Description
A prediction query uses the built-in vectorization models of Vector Search Edition to convert text, images, or videos into vector data. You can then use the original text, image, or video to search for data.
Note: If you already have vector data and want to import it directly into a Vector Search Edition instance for retrieval, see Vector query.
URL
/vector-service/inference-query
The sample URL omits information such as request headers and the encoding method.
The complete endpoint must also include the host address of your application.
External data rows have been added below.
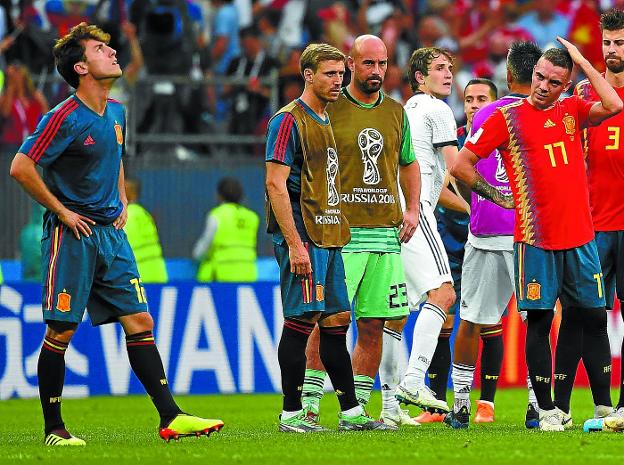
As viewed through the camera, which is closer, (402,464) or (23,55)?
(402,464)

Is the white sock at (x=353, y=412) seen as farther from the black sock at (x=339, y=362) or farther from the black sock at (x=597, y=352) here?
the black sock at (x=597, y=352)

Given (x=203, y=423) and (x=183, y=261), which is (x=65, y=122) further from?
(x=183, y=261)

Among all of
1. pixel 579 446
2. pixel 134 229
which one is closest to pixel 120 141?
pixel 579 446

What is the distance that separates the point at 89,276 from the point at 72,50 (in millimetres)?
1404

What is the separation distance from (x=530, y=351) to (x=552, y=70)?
178cm

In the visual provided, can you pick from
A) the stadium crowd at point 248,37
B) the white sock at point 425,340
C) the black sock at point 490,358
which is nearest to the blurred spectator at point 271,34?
the stadium crowd at point 248,37

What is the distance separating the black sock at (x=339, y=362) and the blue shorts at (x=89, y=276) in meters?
1.26

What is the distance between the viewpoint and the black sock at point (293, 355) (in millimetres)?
8781

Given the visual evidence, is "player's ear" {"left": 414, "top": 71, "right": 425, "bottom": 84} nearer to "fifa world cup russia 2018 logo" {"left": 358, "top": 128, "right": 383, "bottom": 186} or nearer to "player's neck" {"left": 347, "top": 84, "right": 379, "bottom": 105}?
"player's neck" {"left": 347, "top": 84, "right": 379, "bottom": 105}

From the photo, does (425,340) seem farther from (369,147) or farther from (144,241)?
(144,241)

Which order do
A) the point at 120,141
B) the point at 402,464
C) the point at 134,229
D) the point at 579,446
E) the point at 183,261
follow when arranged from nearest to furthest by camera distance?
the point at 402,464 → the point at 579,446 → the point at 120,141 → the point at 134,229 → the point at 183,261

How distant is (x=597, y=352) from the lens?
29.1 feet

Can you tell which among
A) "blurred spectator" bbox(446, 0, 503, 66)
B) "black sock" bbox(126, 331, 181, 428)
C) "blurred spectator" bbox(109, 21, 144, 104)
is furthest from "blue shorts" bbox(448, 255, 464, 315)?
"blurred spectator" bbox(446, 0, 503, 66)

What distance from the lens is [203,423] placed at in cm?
809
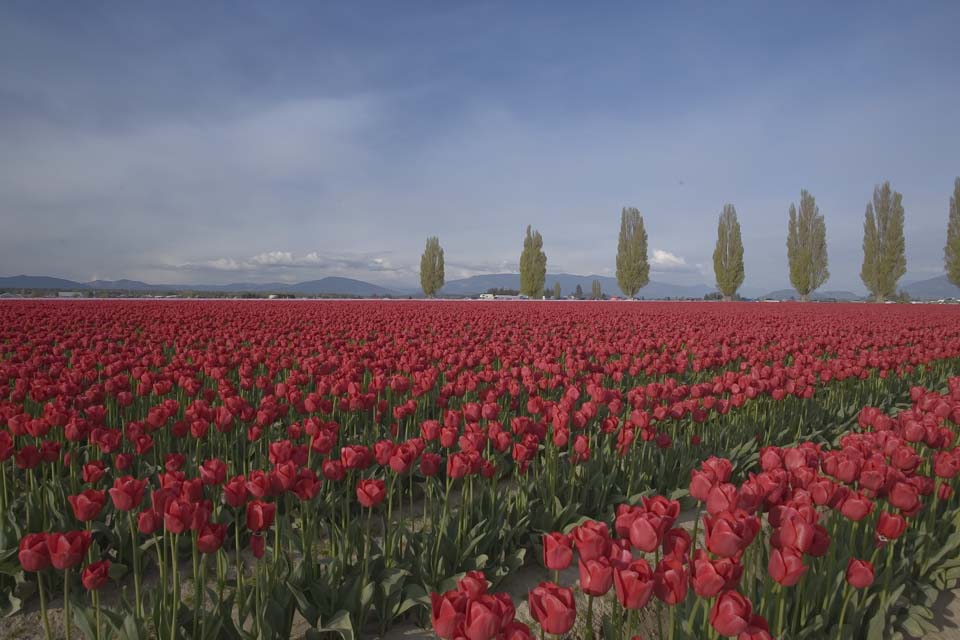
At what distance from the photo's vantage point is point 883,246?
5462cm

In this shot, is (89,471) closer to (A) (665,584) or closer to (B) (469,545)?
(B) (469,545)

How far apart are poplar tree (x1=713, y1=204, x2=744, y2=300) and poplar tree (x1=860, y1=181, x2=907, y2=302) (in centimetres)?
1129

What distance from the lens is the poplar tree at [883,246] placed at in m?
53.7

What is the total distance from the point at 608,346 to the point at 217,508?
642cm

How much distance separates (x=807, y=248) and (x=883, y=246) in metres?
6.45

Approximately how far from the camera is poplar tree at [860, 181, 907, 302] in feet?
176

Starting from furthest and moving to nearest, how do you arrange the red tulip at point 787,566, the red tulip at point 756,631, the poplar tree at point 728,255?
the poplar tree at point 728,255 < the red tulip at point 787,566 < the red tulip at point 756,631

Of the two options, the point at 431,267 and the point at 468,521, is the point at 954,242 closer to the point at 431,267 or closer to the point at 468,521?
the point at 431,267

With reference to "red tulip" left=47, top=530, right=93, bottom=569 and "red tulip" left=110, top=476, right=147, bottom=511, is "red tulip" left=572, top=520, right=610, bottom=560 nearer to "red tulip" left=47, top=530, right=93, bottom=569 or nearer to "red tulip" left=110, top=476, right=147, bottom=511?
"red tulip" left=47, top=530, right=93, bottom=569

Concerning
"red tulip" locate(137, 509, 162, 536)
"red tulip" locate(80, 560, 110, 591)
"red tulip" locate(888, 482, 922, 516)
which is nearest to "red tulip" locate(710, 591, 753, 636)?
"red tulip" locate(888, 482, 922, 516)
For information about the definitions, usage, and examples of all request parameters, see the Request body parameters section.
Protocol
HTTP
Request method
POST
Supported format
JSON
Signature mechanism
Calculate the signature for the `authorization` header as follows:
Parameter | Type | Description |
accessUserName | string | The username. Find it on the Instance Details page under API Endpoint. |
accessPassWord | string | The password. Modify it on the Instance Details page under API Endpoint. |
import com.aliyun.darabonba.encode.Encoder;
import com.aliyun.darabonbastring.Client;
public class GenerateAuthorization {
public static void main(String[] args) throws Exception {
String accessUserName = "username";
String accessPassWord = "password";
String realmStr = "" + accessUserName + ":" + accessPassWord + "";
String authorization = Encoder.base64EncodeToString(Client.toBytes(realmStr, "UTF-8"));
System.out.println(authorization);
}
}The correct format for the authorization value is:
cm9vdDp******mdhbA==Add the `Basic` prefix when you specify the `authorization` parameter in an HTTP request.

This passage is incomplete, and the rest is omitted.